The TORA models were systematically evaluated on 10 diverse mathematical reasoning datasets and showed substantial gains across model sizes and tasks. TORA models achieved 13-19% higher accuracy on average compared to the best existing open-source models. On a challenging competition-level math test, TORA-7B scored 40% accuracy, beating the previous best model by 22 percentage points absolute. TORA-34B attained 51% accuracy on MATH, surpassing GPT-4's performance of 43% on the same problems. Despite these improvements, the researchers identified geometry and advanced algebra as areas where models still struggled, indicating room for further improvement.
Key takeaways:
- Researchers from Tsinghua University and Microsoft have made progress in improving the mathematical reasoning skills of large language models by integrating external mathematical tools into the models' reasoning process.
- The researchers created a dataset demonstrating tool-integrated reasoning on math problems and trained models to predict tool usage behavior and natural language rationales demonstrated in the dataset, producing a series of Tool-Integrated Open-source Reasoning Agents (TORA).

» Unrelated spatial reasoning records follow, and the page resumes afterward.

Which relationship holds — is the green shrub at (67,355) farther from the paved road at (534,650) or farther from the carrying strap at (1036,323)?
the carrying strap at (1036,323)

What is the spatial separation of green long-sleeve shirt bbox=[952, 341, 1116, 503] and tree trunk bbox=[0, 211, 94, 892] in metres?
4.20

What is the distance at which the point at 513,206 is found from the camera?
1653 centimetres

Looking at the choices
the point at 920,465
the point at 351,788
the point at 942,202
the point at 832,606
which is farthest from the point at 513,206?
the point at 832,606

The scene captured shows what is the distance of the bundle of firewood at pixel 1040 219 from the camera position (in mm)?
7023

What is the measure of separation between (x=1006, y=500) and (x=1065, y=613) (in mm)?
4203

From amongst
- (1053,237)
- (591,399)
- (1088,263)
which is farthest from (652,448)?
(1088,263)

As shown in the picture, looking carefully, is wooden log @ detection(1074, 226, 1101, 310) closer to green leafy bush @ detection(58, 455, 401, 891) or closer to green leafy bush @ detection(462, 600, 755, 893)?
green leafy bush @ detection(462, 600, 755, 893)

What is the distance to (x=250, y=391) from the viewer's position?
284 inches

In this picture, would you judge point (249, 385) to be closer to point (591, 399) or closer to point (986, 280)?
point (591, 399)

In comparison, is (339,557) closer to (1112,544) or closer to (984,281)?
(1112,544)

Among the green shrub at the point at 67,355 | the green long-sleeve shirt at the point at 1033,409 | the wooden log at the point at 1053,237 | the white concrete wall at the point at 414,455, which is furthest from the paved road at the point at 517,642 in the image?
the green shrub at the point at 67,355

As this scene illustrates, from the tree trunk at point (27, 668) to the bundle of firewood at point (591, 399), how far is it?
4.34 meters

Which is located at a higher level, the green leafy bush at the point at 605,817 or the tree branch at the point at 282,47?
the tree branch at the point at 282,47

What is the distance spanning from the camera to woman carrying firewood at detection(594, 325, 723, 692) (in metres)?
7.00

- The TORA models showed significant performance improvements on diverse mathematical reasoning datasets, achieving 13-19% higher accuracy on average compared to existing models and up to 51% accuracy on a challenging math test.
- Despite the improvements, challenges remain in areas like geometry and advanced algebra, indicating the need for advances in multi-modal reasoning, tighter integration with graphical libraries, and stronger symbolic reasoning capabilities.